THIS AGREEMENT is made effective as of the 31st day of January, 2007, by and among CPG International I Inc., a Delaware corporation (CPG International), Pro-Cell, LLC, an Alabama limited liability company (Pro-Cell, and together with CPG International, Employer), CPG International Holdings LP, a Delaware limited partnership (CPG International Holdings), and Kevin Sloan (Executive).
WHEREAS, CPG International will purchase membership interests (the Units) in Pro-Cell pursuant to the Unit Purchase Agreement, dated as of December 13, 2006, between CPG International, Christopher Bardasian, Kevin Sloan, and Larry Sloan (the Unit Purchase Agreement);
WHEREAS, Employer desires to continue to employ Executive and to utilize his management services as indicated herein, and Executive has agreed to provide such management services to Employer;
WHEREAS, as a condition precedent and a material inducement for Employer to purchase the Units and to continue to employ and pay Executive, Executive has agreed to execute this Agreement and be bound by the provisions herein;
WHEREAS, as a condition precedent and a material inducement for Employer to enter into the Unit Purchase Agreement and this Agreement, Executive has agreed to execute the Noncompetition Agreement among Employer, Executive and the other parties thereto, dated as of the date hereof (the Noncompetition Agreement), and be bound by the provisions therein; and
NOW, THEREFORE, in consideration of the mutual covenants contained herein, the parties hereto agree as follows:
Term and Duties.
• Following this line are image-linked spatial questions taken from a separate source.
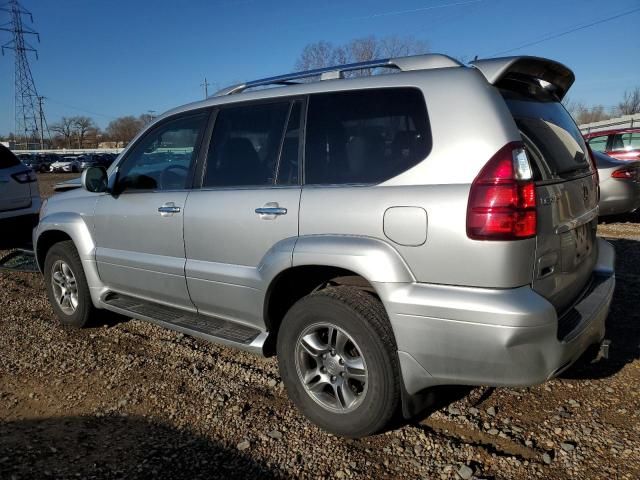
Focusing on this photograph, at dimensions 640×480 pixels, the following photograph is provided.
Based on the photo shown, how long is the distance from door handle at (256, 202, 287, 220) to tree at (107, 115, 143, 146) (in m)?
102

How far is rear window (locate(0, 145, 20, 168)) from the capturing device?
796 centimetres

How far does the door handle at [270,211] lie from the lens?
9.97ft

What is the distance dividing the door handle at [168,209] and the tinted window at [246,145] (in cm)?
28

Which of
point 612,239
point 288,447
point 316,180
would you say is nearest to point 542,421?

Employer hereby agrees to employ Executive as the Senior Vice President Pro-Cell General Manager commencing on the date of the Closing (as defined in the Unit Purchase Agreement) and continuing for a period of three (3) years (the Initial Term) or until terminated in accordance with this Section 1 or Section 5. Unless terminated by written notice delivered at least thirty (30) days prior to the expiration of the Initial Term, Executives employment shall continue for successive one (1) year terms (each one (1) year term hereinafter referred to as a Subsequent Term and together with the Initial Term, the Term) until terminated by written notice delivered at least thirty (30) days prior to the
expiration of the Subsequent Term. Subject to the provisions of this Agreement, during the Term, Executive shall devote his best efforts and abilities to the performance of Executives duties on behalf of Employer and to the promotion of its interests consistent with and subject to the direction of John Loyack, the President of CPG International, or his successor during the first eighteen (18)
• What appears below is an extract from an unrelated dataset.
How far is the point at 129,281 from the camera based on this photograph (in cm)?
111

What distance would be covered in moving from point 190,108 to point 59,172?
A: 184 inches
months of the Initial Term, and thereafter, of John Loyack or his successor or Ralph Bruno or any other Business Unit President or their successors. Executive shall devote substantially all of his business time, energies, attention and abilities to the operation of the business of Employer and shall not be actively involved in any other trade or business or as an employee of any other trade or business. Nothing contained herein shall be deemed to prevent or limit Executives rights to (i) engage in religious, charitable or other non-profit activities, and (ii) make any other passive investments which do not otherwise interfere, in any material respect, with Executives duties hereunder or violate the terms of Executives Noncompetition Agreement.